"Where are all the black leaders and marches when a black person kills another black person in the street?"
Human beings have a favorite response to information they dislike, distrust or that discomfits. It's called deflection. Visit any website where a mixed crowd of conservatives and liberals gathers, and you'll see tons of deflection in the largely anonymous comments posted at the end of stories.
Trayvon Martin's death has not changed that fact. While many black people believe the circumstances surrounding his death provide a perfect example of how little value some people still attach to a black life, for other folks that's not even a consideration. As millions express outrage and disgust at the child's death and the police handling of the case, others quietly and loudly seethe at what they see as black America's myopic focus on race, and its impact on black lives. They just see us complaining again.
These complaints do not provoke introspection, but instead encourage avoidance. People want to avoid examining why they find it plausible that an unarmed black youth posed a life-threatening danger to an armed white man.

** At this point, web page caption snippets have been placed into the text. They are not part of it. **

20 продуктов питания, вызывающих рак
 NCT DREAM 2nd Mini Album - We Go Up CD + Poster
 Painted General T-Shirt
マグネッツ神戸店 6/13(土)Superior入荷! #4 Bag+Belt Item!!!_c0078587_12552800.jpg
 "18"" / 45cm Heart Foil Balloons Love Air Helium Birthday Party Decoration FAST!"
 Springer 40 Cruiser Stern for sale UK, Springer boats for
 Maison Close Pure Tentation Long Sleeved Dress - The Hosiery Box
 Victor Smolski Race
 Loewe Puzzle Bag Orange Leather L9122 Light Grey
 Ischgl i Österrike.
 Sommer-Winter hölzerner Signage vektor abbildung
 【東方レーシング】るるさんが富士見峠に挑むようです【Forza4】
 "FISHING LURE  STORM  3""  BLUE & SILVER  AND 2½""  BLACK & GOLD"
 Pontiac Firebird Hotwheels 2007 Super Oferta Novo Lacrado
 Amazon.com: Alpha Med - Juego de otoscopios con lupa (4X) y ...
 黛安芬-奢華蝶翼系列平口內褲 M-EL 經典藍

They don't want to consider why the police have made the strange choices they've made.
Instead, many of them want to figure out exactly how this little black boy was responsible for his own death because that dovetails perfectly with their belief that this is true for most black men who die. More importantly, they are distraught that this single death has galvanized the black community and dominated the airwaves and Internet, and they grasp at straws to explain why this response is completely unjustified.
"If black people got this upset when these little thugs shot each other in the street, crime would disappear."There is persistent belief that black people like crime. We supposedly encourage and protect criminals and are always openly hostile to the kindly police just trying to do their jobs. We bring our misery upon ourselves, mainly because that's our natural state.
That belief is a part of most conversations about crime among white folks, particularly when they don't have to worry about being identified by black folks. Many of them loathe Al Sharpton and Jesse Jackson only slightly more than they dislike the NAACP, so whenever Ministers INC descends upon an issue it is a clear sign that something shady is afoot. It's a clear sign that it's time to remove the benefit of the doubt.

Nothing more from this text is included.